It's been a long-standing debate -- might lawmakers make the switch?

BEND, Ore. (KTVZ) -- The owner of several Central Oregon gas stations went before state lawmakers (in virtual fashion) Tuesday to testify on behalf of allowing self-service at the gas pumps, something supporters have been lobbying to see for years.

The proposed House Bill 2426 would give Oregonians the choice to pump their own gas, rather than requiring they fill up with an attendant.

If enacted into law, the bill would effectively overturn 70 years of Oregon regulation.

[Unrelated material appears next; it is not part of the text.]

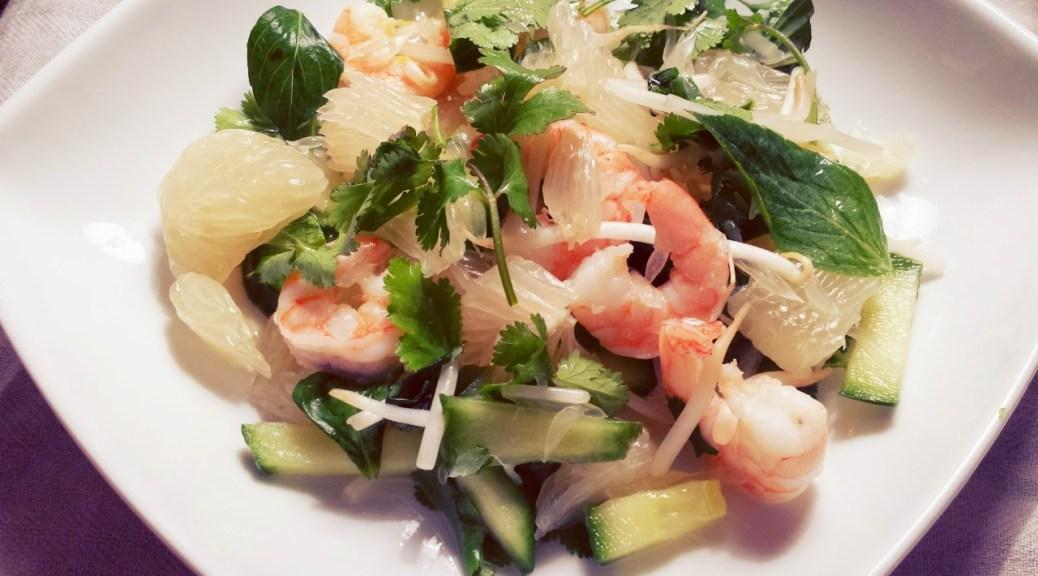 Salade khmère de pomelo aux crevettes 柬埔寨式蝦仁黃金柚沙拉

While some rural counties already allow self-service at the pump, due to some recent changes in state law, the bill would make the choice universal statewide.

New Jersey and Oregon are the only two remaining states that don't allow self-service at the pump.

Supporters say recent polls show a majority of Oregonians support the proposition, and would enjoy having the freedom to pump their own gas. Opponents of the bill argue that the move would eliminate jobs from the workforce, and could even be a safety issue.

Here's testimony prepared by Central Oregon gas station operator Hasseeb Shojai, who NewsChannel 21 also spoke to early last year about the issue.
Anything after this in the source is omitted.